### DATA SUPPLIED
--- START ---

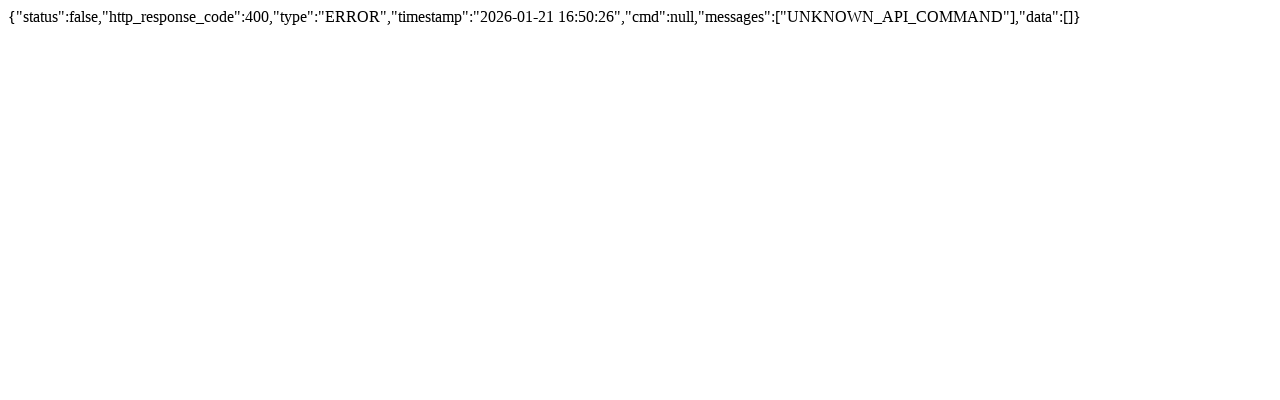

--- FILE ---
content_type: text/html; charset=UTF-8
request_url: http://api.n3vgames.com/
body_size: 148
content:
		{"status":false,"http_response_code":400,"type":"ERROR","timestamp":"2026-01-21 16:50:26","cmd":null,"messages":["UNKNOWN_API_COMMAND"],"data":[]}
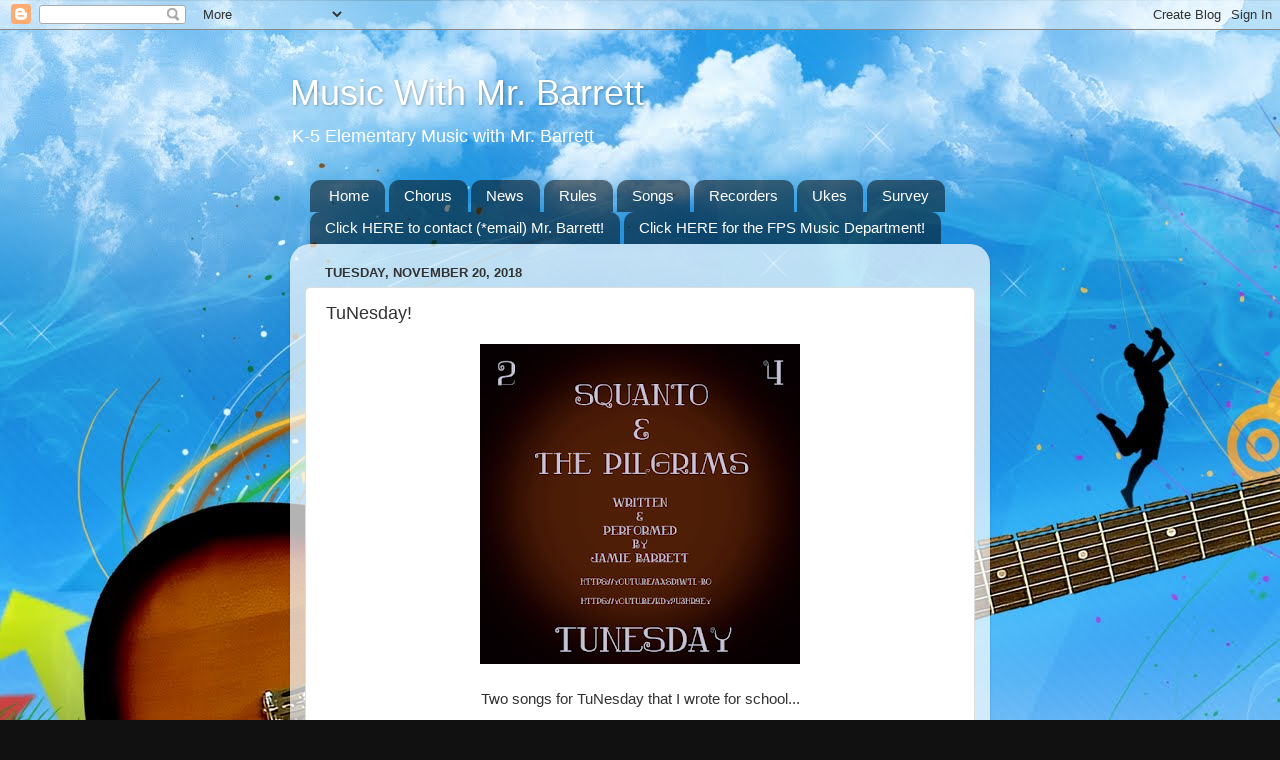

--- FILE ---
content_type: text/html; charset=UTF-8
request_url: https://musicwithmrbarrett.blogspot.com/b/stats?style=BLACK_TRANSPARENT&timeRange=ALL_TIME&token=APq4FmC2y9vZ5ZbyPsXM57hUAwtHLBXu7_sEq7DOEceUNFrh9Smxc26wgyWIDYxEjyxb6wV_1DD4aXTK4BUTVTW3G1QSFSqwfg
body_size: -11
content:
{"total":763768,"sparklineOptions":{"backgroundColor":{"fillOpacity":0.1,"fill":"#000000"},"series":[{"areaOpacity":0.3,"color":"#202020"}]},"sparklineData":[[0,7],[1,30],[2,21],[3,9],[4,11],[5,41],[6,17],[7,19],[8,16],[9,18],[10,18],[11,43],[12,53],[13,58],[14,48],[15,60],[16,99],[17,63],[18,63],[19,42],[20,83],[21,82],[22,80],[23,56],[24,10],[25,19],[26,11],[27,60],[28,26],[29,30]],"nextTickMs":600000}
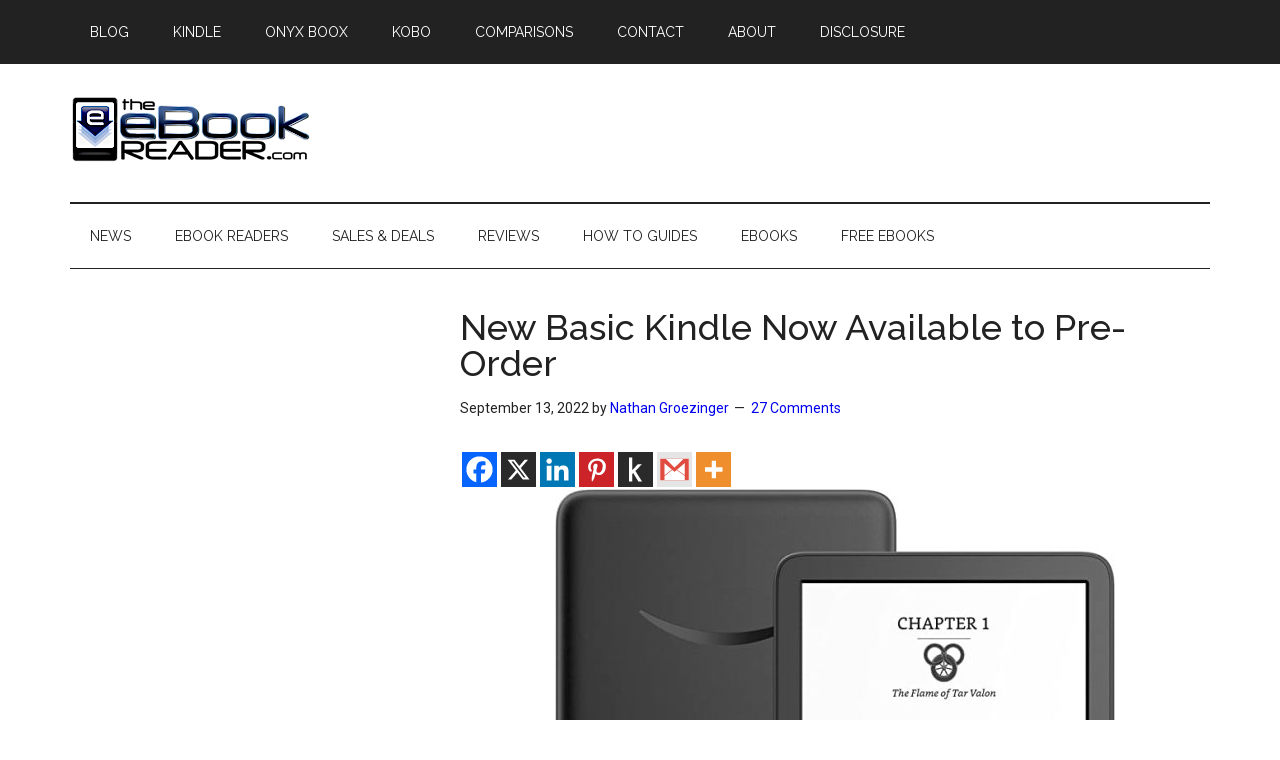

--- FILE ---
content_type: text/html; charset=utf-8
request_url: https://www.google.com/recaptcha/api2/aframe
body_size: 113
content:
<!DOCTYPE HTML><html><head><meta http-equiv="content-type" content="text/html; charset=UTF-8"></head><body><script nonce="qDGe3jzNO2MFTdbiKNiAnQ">/** Anti-fraud and anti-abuse applications only. See google.com/recaptcha */ try{var clients={'sodar':'https://pagead2.googlesyndication.com/pagead/sodar?'};window.addEventListener("message",function(a){try{if(a.source===window.parent){var b=JSON.parse(a.data);var c=clients[b['id']];if(c){var d=document.createElement('img');d.src=c+b['params']+'&rc='+(localStorage.getItem("rc::a")?sessionStorage.getItem("rc::b"):"");window.document.body.appendChild(d);sessionStorage.setItem("rc::e",parseInt(sessionStorage.getItem("rc::e")||0)+1);localStorage.setItem("rc::h",'1769004437777');}}}catch(b){}});window.parent.postMessage("_grecaptcha_ready", "*");}catch(b){}</script></body></html>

--- END ---

### HOW TO COMPLETE THIS TASK
Filter the lines above, keeping and copying those that contain "charset".

### REPLY TO THE TASK
content_type: text/html; charset=UTF-8
content_type: text/html; charset=UTF-8
content_type: text/html; charset=utf-8
<!DOCTYPE HTML><html><head><meta http-equiv="content-type" content="text/html; charset=UTF-8"></head><body><script nonce="qDGe3jzNO2MFTdbiKNiAnQ">/** Anti-fraud and anti-abuse applications only. See google.com/recaptcha */ try{var clients={'sodar':'https://pagead2.googlesyndication.com/pagead/sodar?'};window.addEventListener("message",function(a){try{if(a.source===window.parent){var b=JSON.parse(a.data);var c=clients[b['id']];if(c){var d=document.createElement('img');d.src=c+b['params']+'&rc='+(localStorage.getItem("rc::a")?sessionStorage.getItem("rc::b"):"");window.document.body.appendChild(d);sessionStorage.setItem("rc::e",parseInt(sessionStorage.getItem("rc::e")||0)+1);localStorage.setItem("rc::h",'1769004437777');}}}catch(b){}});window.parent.postMessage("_grecaptcha_ready", "*");}catch(b){}</script></body></html>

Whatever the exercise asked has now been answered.